—¡Buenas tardes, chofer! Señorita, disculpen la demora.
Estaba sentada en el asiento trasero, esperando a mi compañera de viaje. El destino había marcado primero mi dirección y después la suya. La pasajera era una anciana con una canasta grande de mimbre, cubierta por un mantel estampado de pajaritos verdes.
—Justina, un gusto —dije, saludando cuando subió.
La señora sonreía. Su actitud ecléctica desprendía una simpatía difícil de ignorar.
—¡Buenos días! Soy Marta, Marta Rosales. Primera vez que tomo un viaje así. Mis nietos, Alejandro y Eial, lo hacen todo el tiempo. Voy a conocer a la novia de uno… ¡Ya temía que se quedaran solteros!
Hablaba sin parar. Me recordaba a mi abuela, aunque juraría que la mía nunca habló tanto en toda su vida.
—Y tú, jovencita, ¿debes estar en pareja? Con lo maja que eres…
Le sonreí y, por hacerla feliz, asentí. Su verborrea me causaba una dual sensación de enigma y ternura inaudita
Justo cuando se calló unos segundos, un sonido extraño salió de la canasta. Marta movió el mantel.
—¡Ah, no les presenté! Él es Rómulo, mi niño.
Un gallo. Marta traía un gallo. El chofer, a través del retrovisor, me lanzó una mirada cómplice.
—¿Se podía viajar con animales, verdad? Bueno, este no es un animal, es mi bebé —dijo Marta, acariciando a Rómulo.
—Claro, señora —respondió el chofer, con una sonrisa de humor ácido y una paciencia destacable—. Mientras no ponga huevos…

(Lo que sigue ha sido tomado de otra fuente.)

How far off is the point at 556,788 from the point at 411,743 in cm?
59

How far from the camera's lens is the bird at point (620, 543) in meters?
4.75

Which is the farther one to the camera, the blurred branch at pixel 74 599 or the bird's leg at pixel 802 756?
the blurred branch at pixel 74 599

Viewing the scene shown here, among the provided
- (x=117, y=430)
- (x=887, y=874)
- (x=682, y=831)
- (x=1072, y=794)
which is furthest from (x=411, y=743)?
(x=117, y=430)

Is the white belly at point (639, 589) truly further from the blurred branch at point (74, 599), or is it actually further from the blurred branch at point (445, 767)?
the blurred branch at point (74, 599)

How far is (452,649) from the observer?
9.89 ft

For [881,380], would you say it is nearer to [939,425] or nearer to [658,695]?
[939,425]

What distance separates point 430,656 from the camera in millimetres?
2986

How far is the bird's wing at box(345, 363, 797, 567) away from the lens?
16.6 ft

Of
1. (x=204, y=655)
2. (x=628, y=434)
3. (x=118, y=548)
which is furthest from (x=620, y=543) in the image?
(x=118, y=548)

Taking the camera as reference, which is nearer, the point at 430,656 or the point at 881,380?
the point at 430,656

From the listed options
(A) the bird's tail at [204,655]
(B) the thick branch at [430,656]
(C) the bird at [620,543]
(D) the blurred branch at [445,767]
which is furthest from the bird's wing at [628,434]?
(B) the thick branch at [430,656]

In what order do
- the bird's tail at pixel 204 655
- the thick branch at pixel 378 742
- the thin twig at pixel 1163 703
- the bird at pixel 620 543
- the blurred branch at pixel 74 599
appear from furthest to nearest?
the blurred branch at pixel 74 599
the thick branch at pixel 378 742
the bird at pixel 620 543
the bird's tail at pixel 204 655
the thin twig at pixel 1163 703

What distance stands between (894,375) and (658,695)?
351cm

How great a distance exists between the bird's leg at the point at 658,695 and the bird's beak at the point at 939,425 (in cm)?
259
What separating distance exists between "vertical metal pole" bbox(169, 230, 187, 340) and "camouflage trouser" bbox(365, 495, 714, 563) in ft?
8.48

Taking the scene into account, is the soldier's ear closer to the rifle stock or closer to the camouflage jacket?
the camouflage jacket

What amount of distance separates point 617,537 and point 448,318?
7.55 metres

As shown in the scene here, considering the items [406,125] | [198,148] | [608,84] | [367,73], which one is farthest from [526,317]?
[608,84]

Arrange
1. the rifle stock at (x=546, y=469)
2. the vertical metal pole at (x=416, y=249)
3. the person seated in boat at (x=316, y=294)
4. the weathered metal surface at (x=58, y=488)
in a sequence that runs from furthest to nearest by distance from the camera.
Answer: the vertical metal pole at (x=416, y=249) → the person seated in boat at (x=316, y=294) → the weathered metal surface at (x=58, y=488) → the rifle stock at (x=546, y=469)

—¡Qué dice, hombre! Esas son las gallinas.
Marta me miró y ambas nos reímos con sigilo, cómplices de una comodidad indescriptible. Pasaron cuarenta minutos de viaje; los últimos diez, en silencio.
Marta seguía sosteniendo al gallo en lo alto del auto.
—¡Señora! Guarde ese gallo —mencioné, aguantando la risa.
Nos distanciaban unos bolsos que había colocado en medio de los asientos, pero su charla era suficiente para llenar todo el espacio del auto. Rómulo cacareaba y mi mente intentaba contener la bizarra situación.
Cuarenta minutos más tarde, me acomodé contra la puerta para dormir un rato. Debí abrir los ojos al terminar de escuchar sus elocuentes palabras:
—Chofer, una cosa más… Rómulo y yo tenemos una urgencia. ¿Les sería incómodo si bajamos al baño?